Driving and managing change will remain the number one priority
Few companies can avoid big, periodic changes in the guts of their business. Whatever the cause – market maturation, a tough macroeconomic environment, creeping costs, competitive struggles, or just a desire to improve.
For companies to survive and strive in today’s competitive environment, they will need to change quickly and successfully. Managing change has to be a core competence that can no longer be considered a discretionary “nice to have”.
Yet many organizations are falling short in the race to adapt:
- Change is inevitable and require companies to reinvent themselves – Blockbuster, once the dominant DVD franchise, has fallen into bankruptcy in an era of other video options. Who will be the next victim? Is streaming video now going to kill its predecessors?
- No company can nowadays afford to sit on their laurels – Germany’s biggest drugstore chain (high-street chemist) – Schlecker – has filed for bankruptcy. What went wrong?
- Wake up call – disruption is rampant – The Kindle ravaged the publishing business
- Blind to disruptive changes in the marketplace – Until the 1990s Kodak was regularly rated one of the world’s five most valuable brands. But now?
- Will collaborative consumption disrupt traditional business models – Time Magazine recently rated collaborative consumption as one of the “10 ideas that will change the world”

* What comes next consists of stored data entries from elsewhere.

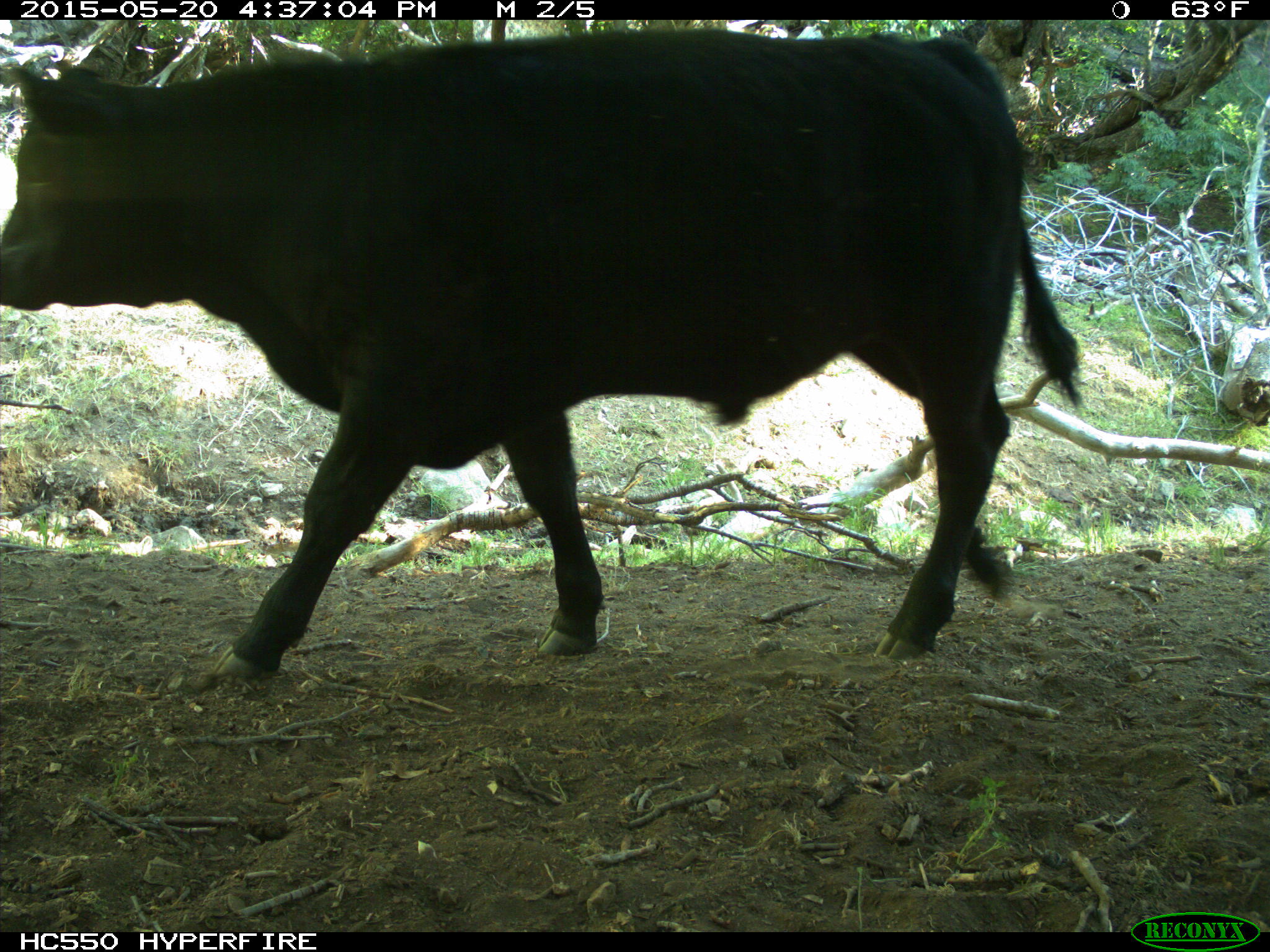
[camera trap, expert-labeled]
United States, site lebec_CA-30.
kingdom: Animalia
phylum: Chordata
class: Mammalia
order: Artiodactyla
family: Bovidae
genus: Bos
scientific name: Bos taurus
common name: domestic cow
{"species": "Bos taurus (domestic cow)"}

No wonder that driving and managing change will remain the number one priority for leaders according to a recently published study by DDI: Global Leadership Forecast 2011 – see illustration below:
The vast majority of organizations surveyed are in the process of changing their business models and services, going global, or looking for ways to be more competitive. Leaders will have to operate under these constantly evolving conditions for the foreseeable future.
Thats way change readiness have to be the new change management – Don’t view change as a discrete event to be managed, but as a constant opportunity to evolve the business.